The curve referred to the single-lap shear test on BFRCM with lime-based mortar (Figure 14b) shows a peak strength quite close to the average peak strength derived from double-shear bond tests, although a different stiffness was obtained from single-lap shear bond test. Further, the first phase with a lower slope is due to inadequate adjustment of the sample at the beginning of the test. However, only one test provided in Bramato et al. [32] for BFRCM with lime-based mortar is not significant for the repeatability of the results.

In general, the scatter in the results according to the proposed test setup was lower in connection to the strategy of the transfer of loads to the FRCM strips, as well as for setups adopted in [31,32]. Moreover, these results align with the performance and the failure modes observed in tensile tests on the corresponding FRCM coupons: i.e., tensile failure of fiber for BFRCM with cement-based mortar and debonding at the fiber–mortar interface for BFRCM with lime-based mortar.

6. Conclusions

This paper presented the results of an experimental investigation on the bond behavior of different FRCM systems for the reinforcement of calcarenite stones (or masonry), proposing an application of a non-standard test setup. Different types of FRCM are considered: with glass or basalt fiber grid; with cement- or lime-based mortar. The role of the involved materials is investigated.

Based on the results obtained and the range of variables analyzed, the following conclusions can be drawn:

• The type of mortar significantly affects bond properties at the fiber–mortar interface and thus, the behavior of FRCM systems. Coated basalt textiles exhibit limited adhesion with lime-based mortar, while glass textiles demonstrate good adhesion with lime-based mortar, and both glass and coated basalt textiles exhibit strong adhesion with cement-based mortar. The lime-based BFRCM facilitated gradual energy dissipation over abrupt failure modes, thereby avoiding the sudden energy release associated with fiber rupture and allowing for the energy-consuming mechanism of gradual fiber slippage.
• Experimental results show a minimal influence of the calcarenite support, primarily evident when significant interface mechanisms develop at the fiber–matrix level.
• Double-shear bond tests, with a non-standard setup configuration, proved to be repeatable and reproducible, especially in terms of peak strength. Low scatter is observed, except in cases such as specimens of GFRCM with lime-based mortar where manufacturing-related issues arise due to the sensitivity of dry fiber textiles to alignment problems. This sensitivity prevents the reinforcement system from effectively redistributing loads when the most stressed fiber yarns fail.
• The number of specimens tested herein is admittedly limited and more specimens should be tested to statistically validate the results; additionally, there is a size-dependent scattering effect (also present in other shear bond test configurations) that needs to be further investigated.

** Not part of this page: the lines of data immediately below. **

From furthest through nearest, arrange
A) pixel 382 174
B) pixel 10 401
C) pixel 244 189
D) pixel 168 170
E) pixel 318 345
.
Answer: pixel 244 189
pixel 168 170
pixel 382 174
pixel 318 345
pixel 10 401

Based on the discussed results it is not wrong to state that the behavior (strength and failure mode) is strongly connected with the fiber characteristics and the fiber–mortar interaction, the type of matrix and the manufacturing accuracy of samples, while the calcarenite stone demonstrated to be a strong support for the application of the external FRCM system. Although this result supports the application of FRCM for retrofitting applications on masonry structures made with calcarenite stone units, further investigations are desirable to confirm these conclusions.